Mail an Harald Meller – Scheibe von NEBRA,
zum Buch – GRIFF NACH DEN STERNEN
Auf Seite 26 erwähnen Sie - Erich von Däniken und da möchte ich erst innehalten und falls gestattet Ihnen diesen Text mailen.
Highlight aus dem Buch – Archäologie ist ein Mittel zur Selbsterkenntnis des Menschen.
Vor vielen Jahren, Däniken war da noch in seinen ersten Büchern, konnte ich seinem Vortrag lauschen
und bekam am Rande der Veranstaltung noch die Möglichkeit einige Worte mit “Erich von“ zu wechseln.

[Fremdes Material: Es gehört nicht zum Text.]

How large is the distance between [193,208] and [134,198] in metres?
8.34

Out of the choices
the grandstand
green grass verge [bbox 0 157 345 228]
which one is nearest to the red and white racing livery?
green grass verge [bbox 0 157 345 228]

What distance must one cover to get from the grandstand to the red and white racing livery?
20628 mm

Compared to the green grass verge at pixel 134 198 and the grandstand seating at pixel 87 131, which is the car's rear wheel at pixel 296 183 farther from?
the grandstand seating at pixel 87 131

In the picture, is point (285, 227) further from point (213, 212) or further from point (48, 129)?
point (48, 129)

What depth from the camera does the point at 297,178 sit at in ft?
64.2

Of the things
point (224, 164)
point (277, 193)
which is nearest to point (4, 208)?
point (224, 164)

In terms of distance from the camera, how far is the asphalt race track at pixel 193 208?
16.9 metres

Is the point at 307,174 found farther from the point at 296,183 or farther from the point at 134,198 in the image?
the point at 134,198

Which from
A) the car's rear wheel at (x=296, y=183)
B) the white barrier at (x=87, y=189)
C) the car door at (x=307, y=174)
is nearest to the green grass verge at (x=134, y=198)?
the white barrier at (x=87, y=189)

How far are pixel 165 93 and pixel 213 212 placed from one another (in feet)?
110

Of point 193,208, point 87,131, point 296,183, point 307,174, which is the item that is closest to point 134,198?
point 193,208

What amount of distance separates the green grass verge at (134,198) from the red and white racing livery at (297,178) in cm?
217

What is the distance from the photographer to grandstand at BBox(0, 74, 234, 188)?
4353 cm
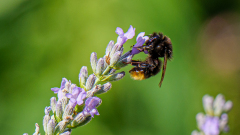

Wissenschaft ist in weiterer Folge auf den “DÄNIKENZUG“ aufgesprungen. In den meisten Bereichen der Wissenschaften werden die Darstellung der vermuteten Erkenntnisse möglichst reisserisch und manchmal fast unerträglich aufgetischt. Dies gilt natürlich etwa auch für die Politik und viele weitere Bereiche der aktuellen menschlichen Kultur, die werbetechnisch, nur nach den “wissenschaftlichen“ Interessen der Wirtschaft ausgerichtet sind.
Braucht Archäologie Rituale und Mythen – oder kann die Realität auch mehr zulassen?
In einer wissenschaftlichen Aussendung erfuhr ich kürzlich, dass eine römische Legion plötzlich zwei Monde am Himmel zu sehen bekamen. Das ist natürlich seltsam und eigentlich eher nicht glaubhaft. Eine Illusion der Masse? Als ich im Jahre 1988 auf dem Wege zu den HOPI in Arizona unterwegs war, da zeichneten die Wolken einen gut erkennbaren Totenkopf in das Blau des Himmels und der Mond teilte sich und füllten perfekt die Augen der Wolkenstruktur. Klar die Illusion einer einzelnen Person kann man leicht beiseiteschieben, während dies bei einer ganzen Legion - leichte Unsicherheit zeigt.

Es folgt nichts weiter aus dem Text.